Return only this: the line with "Әртүрлі калибрлі ылғалды сырылдар;" and all the lines that follow it below, through the final one, exactly as they are.

(Records drawn from a dataset)
========================

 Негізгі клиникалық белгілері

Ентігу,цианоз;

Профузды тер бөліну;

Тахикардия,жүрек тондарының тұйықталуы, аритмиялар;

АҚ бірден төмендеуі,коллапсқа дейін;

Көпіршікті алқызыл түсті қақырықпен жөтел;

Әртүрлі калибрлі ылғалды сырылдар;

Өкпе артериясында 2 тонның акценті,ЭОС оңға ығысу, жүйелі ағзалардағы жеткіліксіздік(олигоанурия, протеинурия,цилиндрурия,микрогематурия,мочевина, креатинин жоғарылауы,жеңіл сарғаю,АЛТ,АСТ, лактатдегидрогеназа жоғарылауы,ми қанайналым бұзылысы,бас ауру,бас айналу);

========================

Exercise solution
Әртүрлі калибрлі ылғалды сырылдар;

Өкпе артериясында 2 тонның акценті,ЭОС оңға ығысу, жүйелі ағзалардағы жеткіліксіздік(олигоанурия, протеинурия,цилиндрурия,микрогематурия,мочевина, креатинин жоғарылауы,жеңіл сарғаю,АЛТ,АСТ, лактатдегидрогеназа жоғарылауы,ми қанайналым бұзылысы,бас ауру,бас айналу);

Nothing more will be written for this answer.